## Text for analysis
--*--
Hello @samuel.drouin!

Grabbing the UUID is straightforward (just a prop on the Artifact), while getting the other parts are pretty simple, too, but only if you know to use the view API method (we are lacking good docs in the dept, sorry!)

import qiime2
import pandas as pd

# here I am loading, but this could also be results passed
# down from a previous step.
taxonomy_artifact = qiime2.Artifact.load('taxonomy.qza')
# Get the UUID of the Artifact
print(taxonomy_artifact.uuid)
7224759e-03bb-4179-a382-485165ca8c86

# `view` as a pd.DataFrame to get the taxon and conf.
taxonomy_df = taxonomy_artifact.view(pd.DataFrame)
print(taxonomy_df.head())
                                                                              Taxon  \
Feature ID                                                                            
7fa8f515ee1ac5cb8b529b13e6a89790  k__Bacteria; p__Proteobacteria; c__Gammaproteo...   
40f13b077d41d6837ca6fae65763cf01  k__Bacteria; p__Actinobacteria; c__Actinobacte...   
2e55763e77234a7bfc3a311067a0c7e1  k__Bacteria; p__Firmicutes; c__Clostridia; o__...
--*--
Collected data:
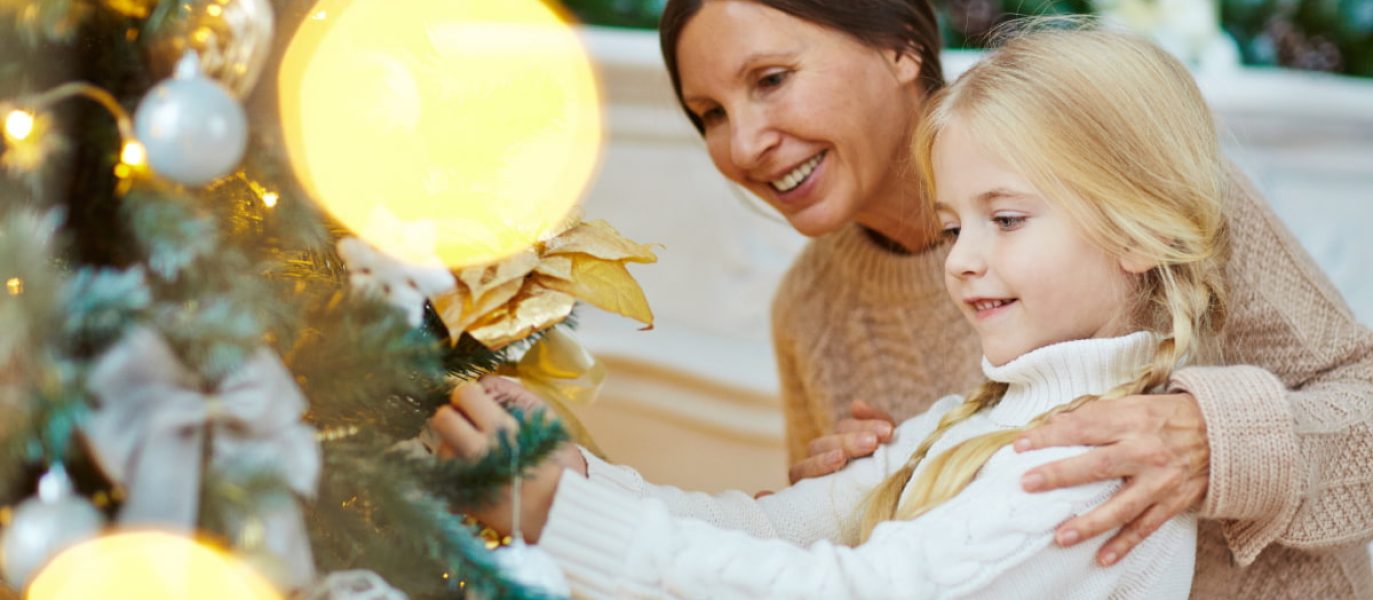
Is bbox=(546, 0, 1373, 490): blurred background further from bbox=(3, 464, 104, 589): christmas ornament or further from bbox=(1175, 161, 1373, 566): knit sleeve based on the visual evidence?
bbox=(3, 464, 104, 589): christmas ornament

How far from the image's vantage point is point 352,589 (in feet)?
1.98

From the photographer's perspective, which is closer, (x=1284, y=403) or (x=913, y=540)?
(x=913, y=540)

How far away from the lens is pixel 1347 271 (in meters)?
2.29

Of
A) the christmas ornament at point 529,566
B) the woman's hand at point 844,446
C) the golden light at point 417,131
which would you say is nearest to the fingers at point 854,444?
the woman's hand at point 844,446

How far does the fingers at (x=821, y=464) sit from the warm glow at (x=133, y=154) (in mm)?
708

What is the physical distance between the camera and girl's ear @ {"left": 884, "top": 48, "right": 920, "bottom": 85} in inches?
54.0

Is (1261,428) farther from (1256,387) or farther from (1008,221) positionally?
(1008,221)

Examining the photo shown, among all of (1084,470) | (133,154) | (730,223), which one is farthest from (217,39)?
(730,223)

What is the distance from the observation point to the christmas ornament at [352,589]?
1.97 ft

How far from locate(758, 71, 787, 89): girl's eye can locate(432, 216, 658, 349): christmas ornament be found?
55 cm

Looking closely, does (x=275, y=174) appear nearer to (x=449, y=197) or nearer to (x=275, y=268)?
(x=275, y=268)

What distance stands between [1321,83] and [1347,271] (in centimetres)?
38

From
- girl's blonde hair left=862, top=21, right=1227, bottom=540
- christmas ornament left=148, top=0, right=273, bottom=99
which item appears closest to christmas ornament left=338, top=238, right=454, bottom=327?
christmas ornament left=148, top=0, right=273, bottom=99

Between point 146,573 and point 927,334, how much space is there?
1093 millimetres
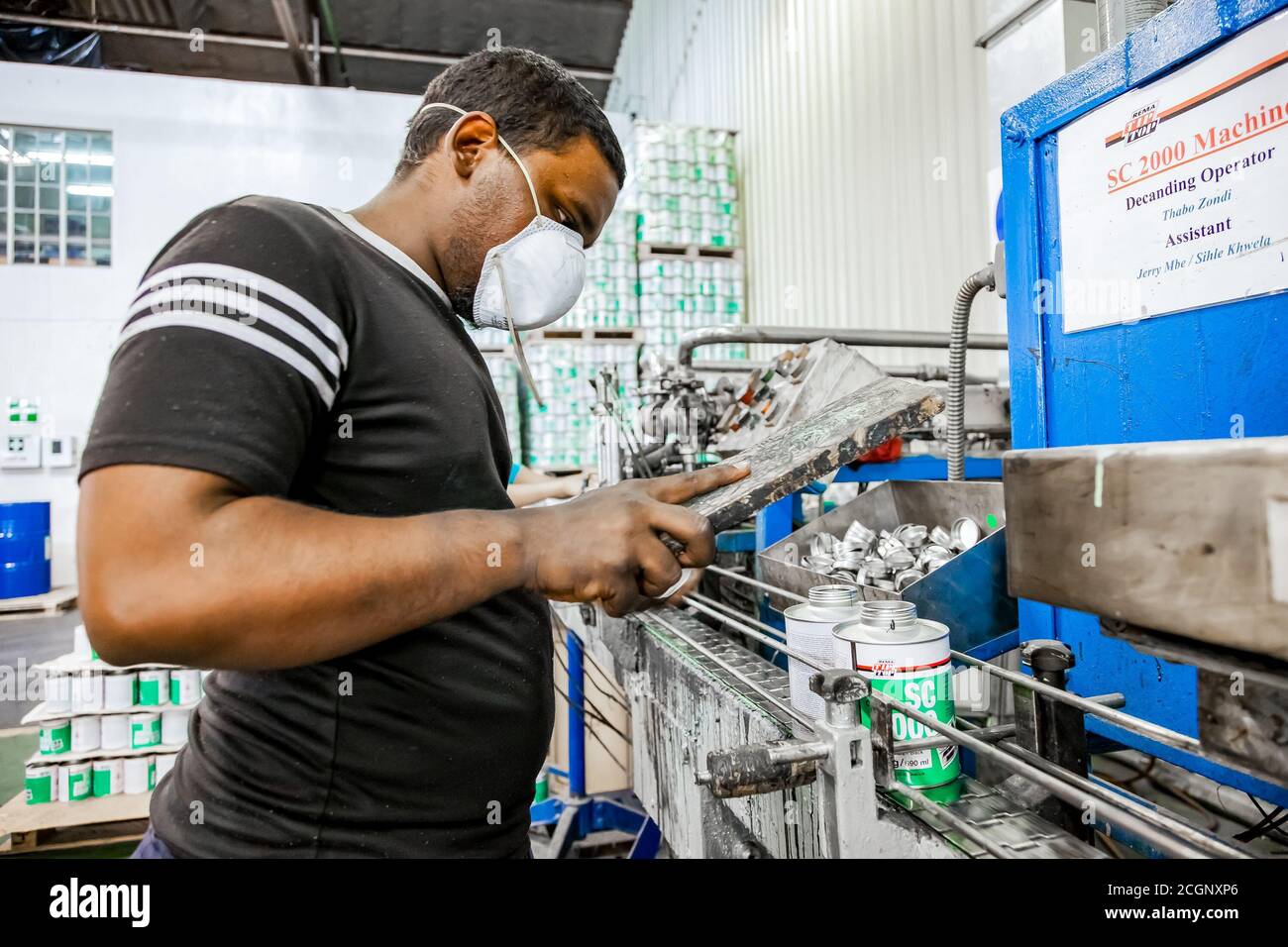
--*--
## Exercises
1 - In the QIIME 2 taxonomy post, can you rename "taxonomy_df" to "tax_table" and give everything from "print(taxonomy_df.head())" down to "k__Bacteria; p__Actinobacteria; c__Actinobacte..." again?
2 - Answer these about the QIIME 2 taxonomy post:
(a) Which file does the code load as an Artifact?
(b) What type is passed to the view method?
(c) What UUID does the code print?

## Set of answers
1 -
print(tax_table.head())
                                                                              Taxon  \
Feature ID                                                                            
7fa8f515ee1ac5cb8b529b13e6a89790  k__Bacteria; p__Proteobacteria; c__Gammaproteo...   
40f13b077d41d6837ca6fae65763cf01  k__Bacteria; p__Actinobacteria; c__Actinobacte...

2 -
(a) taxonomy.qza
(b) pd.DataFrame
(c) 7224759e-03bb-4179-a382-485165ca8c86